## STATED GOAL
Collect every line in the rows below that contains the word "nearest". Case counts.

## RECORDS SHOWN
━━━━━━
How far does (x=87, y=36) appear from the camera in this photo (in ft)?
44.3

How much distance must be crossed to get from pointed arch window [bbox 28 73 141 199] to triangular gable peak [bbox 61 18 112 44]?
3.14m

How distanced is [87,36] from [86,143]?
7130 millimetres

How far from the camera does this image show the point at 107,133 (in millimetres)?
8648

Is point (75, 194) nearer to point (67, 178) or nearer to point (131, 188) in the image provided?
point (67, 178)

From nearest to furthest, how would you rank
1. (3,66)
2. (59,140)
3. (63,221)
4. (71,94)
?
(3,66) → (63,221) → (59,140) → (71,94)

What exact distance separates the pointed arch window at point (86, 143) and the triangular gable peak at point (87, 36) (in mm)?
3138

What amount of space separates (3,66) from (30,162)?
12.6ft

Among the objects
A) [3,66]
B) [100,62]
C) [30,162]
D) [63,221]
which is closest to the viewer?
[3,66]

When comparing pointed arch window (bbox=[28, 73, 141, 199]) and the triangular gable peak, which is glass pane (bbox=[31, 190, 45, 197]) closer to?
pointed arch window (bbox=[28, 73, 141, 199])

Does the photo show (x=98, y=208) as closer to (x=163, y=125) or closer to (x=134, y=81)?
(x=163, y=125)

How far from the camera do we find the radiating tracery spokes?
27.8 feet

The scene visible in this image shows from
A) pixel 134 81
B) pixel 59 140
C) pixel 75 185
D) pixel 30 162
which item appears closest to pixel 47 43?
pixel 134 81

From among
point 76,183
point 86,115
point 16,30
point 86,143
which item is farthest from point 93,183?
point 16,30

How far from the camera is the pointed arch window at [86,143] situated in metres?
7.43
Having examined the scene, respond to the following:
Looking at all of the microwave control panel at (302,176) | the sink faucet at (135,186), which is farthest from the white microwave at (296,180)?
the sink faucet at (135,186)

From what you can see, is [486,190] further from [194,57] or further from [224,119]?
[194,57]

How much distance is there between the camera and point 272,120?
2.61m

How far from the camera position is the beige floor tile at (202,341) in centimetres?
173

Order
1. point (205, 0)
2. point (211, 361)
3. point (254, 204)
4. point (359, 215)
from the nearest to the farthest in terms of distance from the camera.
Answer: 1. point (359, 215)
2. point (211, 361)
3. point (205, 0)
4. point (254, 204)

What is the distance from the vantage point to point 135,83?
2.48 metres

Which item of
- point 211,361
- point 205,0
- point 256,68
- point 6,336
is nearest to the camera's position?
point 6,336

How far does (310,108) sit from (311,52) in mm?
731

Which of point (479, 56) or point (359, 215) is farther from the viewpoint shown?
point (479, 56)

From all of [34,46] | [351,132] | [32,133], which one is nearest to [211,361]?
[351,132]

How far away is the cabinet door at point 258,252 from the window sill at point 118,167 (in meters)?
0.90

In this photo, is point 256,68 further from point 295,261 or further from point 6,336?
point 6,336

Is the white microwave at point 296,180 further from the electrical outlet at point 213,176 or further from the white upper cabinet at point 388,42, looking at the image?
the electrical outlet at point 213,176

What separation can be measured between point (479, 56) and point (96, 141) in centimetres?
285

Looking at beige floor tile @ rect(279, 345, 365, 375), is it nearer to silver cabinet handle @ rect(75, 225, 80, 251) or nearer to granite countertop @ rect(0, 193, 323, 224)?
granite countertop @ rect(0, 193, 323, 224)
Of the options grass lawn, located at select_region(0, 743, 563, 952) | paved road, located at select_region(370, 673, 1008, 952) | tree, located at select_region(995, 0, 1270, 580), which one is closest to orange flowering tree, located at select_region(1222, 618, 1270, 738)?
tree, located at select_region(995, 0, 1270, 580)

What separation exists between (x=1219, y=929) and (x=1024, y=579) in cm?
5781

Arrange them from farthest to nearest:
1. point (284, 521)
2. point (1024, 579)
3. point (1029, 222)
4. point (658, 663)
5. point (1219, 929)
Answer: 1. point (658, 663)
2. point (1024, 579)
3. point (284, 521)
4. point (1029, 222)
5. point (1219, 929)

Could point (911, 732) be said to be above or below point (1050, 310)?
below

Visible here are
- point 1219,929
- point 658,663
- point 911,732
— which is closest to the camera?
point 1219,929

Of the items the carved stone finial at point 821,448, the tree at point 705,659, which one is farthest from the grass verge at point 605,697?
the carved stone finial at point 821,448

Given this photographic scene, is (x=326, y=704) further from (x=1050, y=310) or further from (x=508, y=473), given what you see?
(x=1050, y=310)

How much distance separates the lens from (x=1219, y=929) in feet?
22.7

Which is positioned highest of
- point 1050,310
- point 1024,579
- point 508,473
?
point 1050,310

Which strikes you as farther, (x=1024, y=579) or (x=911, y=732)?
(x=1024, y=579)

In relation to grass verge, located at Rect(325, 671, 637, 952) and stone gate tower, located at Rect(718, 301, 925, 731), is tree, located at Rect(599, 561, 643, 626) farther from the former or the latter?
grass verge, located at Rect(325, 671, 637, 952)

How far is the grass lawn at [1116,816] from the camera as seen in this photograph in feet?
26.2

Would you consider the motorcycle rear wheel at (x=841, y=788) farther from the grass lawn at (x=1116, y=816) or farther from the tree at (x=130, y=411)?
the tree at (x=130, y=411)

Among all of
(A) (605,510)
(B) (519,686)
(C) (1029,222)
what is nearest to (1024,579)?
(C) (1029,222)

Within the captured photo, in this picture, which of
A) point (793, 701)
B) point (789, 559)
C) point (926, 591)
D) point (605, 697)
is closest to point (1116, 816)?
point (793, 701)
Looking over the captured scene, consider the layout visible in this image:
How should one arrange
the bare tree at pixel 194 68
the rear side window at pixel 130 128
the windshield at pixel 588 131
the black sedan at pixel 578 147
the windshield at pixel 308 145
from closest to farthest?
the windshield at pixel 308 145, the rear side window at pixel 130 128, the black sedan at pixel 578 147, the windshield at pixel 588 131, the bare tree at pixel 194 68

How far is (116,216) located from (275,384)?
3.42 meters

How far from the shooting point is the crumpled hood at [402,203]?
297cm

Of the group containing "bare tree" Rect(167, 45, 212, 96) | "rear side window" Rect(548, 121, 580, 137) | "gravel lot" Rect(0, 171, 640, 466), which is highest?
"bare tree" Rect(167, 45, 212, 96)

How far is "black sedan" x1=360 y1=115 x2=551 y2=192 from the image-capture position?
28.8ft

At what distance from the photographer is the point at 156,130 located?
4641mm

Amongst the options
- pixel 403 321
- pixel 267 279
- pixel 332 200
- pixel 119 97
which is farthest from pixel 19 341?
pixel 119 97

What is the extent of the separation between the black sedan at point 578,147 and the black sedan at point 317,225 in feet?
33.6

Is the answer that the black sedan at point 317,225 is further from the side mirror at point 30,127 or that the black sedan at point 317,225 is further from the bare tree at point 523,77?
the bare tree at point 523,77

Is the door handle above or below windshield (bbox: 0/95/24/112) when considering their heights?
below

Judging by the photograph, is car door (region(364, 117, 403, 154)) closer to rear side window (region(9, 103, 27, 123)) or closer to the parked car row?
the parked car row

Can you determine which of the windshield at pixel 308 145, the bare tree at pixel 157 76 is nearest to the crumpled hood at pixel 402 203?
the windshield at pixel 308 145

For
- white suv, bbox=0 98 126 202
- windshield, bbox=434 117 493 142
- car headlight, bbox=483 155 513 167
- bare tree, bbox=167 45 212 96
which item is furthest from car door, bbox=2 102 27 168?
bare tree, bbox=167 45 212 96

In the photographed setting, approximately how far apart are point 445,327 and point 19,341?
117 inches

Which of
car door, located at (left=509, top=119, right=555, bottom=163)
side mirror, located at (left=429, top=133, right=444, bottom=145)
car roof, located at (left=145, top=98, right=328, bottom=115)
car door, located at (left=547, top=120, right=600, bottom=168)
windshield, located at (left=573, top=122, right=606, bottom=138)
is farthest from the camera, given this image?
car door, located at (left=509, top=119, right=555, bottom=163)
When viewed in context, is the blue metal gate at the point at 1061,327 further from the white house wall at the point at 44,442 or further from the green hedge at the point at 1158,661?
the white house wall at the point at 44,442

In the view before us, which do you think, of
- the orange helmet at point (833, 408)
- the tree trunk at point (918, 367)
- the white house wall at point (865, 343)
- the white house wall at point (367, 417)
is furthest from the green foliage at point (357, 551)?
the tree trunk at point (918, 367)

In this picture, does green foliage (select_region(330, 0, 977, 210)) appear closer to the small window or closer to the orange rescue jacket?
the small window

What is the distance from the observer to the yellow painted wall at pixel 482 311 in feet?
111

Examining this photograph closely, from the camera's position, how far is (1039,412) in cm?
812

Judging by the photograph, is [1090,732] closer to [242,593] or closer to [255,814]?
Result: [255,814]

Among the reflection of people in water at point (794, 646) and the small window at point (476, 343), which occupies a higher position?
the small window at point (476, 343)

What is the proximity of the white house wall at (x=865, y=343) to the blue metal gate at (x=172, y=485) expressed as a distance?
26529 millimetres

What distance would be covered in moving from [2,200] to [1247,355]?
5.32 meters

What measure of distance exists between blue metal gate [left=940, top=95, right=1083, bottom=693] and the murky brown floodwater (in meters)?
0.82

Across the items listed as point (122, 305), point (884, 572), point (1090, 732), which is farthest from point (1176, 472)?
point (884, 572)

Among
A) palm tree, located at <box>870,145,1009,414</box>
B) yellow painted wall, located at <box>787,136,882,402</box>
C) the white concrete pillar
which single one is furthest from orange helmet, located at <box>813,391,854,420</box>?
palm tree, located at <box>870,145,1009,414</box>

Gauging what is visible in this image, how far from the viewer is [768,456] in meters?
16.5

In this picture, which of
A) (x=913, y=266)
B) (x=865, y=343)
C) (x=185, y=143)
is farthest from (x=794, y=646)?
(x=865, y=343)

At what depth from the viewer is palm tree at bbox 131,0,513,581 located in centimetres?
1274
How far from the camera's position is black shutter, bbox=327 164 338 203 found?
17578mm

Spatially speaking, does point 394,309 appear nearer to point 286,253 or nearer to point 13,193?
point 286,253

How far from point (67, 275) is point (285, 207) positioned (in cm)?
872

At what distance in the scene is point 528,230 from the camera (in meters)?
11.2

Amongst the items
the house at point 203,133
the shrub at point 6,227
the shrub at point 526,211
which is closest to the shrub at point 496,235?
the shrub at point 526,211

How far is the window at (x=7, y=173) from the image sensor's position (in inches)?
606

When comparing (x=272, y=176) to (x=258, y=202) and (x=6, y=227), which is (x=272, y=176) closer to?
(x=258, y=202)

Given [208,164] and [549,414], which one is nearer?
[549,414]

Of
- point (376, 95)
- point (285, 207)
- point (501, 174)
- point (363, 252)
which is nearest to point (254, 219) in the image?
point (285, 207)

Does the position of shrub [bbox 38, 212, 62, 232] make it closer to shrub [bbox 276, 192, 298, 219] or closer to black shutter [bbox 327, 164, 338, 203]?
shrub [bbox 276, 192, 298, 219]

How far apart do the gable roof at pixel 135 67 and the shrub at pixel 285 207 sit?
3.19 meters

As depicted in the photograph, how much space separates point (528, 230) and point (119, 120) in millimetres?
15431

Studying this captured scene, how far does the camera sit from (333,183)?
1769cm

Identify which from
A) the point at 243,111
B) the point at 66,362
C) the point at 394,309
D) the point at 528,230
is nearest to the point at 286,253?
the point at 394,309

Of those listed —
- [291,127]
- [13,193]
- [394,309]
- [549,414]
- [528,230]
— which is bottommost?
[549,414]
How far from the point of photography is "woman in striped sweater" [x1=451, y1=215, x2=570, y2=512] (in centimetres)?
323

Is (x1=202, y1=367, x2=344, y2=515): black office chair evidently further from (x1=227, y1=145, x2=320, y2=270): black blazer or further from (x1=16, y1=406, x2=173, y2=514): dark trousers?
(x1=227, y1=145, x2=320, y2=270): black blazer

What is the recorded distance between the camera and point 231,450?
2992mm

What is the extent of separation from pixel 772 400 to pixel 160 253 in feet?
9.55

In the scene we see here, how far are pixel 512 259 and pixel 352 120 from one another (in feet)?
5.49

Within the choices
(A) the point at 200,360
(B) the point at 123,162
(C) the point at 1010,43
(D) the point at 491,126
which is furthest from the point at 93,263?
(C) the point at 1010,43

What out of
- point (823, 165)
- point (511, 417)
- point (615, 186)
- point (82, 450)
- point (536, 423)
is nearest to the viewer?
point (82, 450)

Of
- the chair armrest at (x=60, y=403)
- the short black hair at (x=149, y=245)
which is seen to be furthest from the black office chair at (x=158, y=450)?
━━━━━━
## THE RESULT
From nearest to furthest, how would you rank
from the nearest to the farthest in terms of distance from the camera.
is nearest to the camera's position?
From all of [34,46] | [351,132] | [32,133], which one is nearest to [211,361]?
Arrange them from farthest to nearest:
what is nearest to (1024,579)?
Can you determine which of the windshield at pixel 308 145, the bare tree at pixel 157 76 is nearest to the crumpled hood at pixel 402 203?
which is nearest to point (254, 219) in the image?
is nearest to the point at 286,253?
is nearest to the viewer?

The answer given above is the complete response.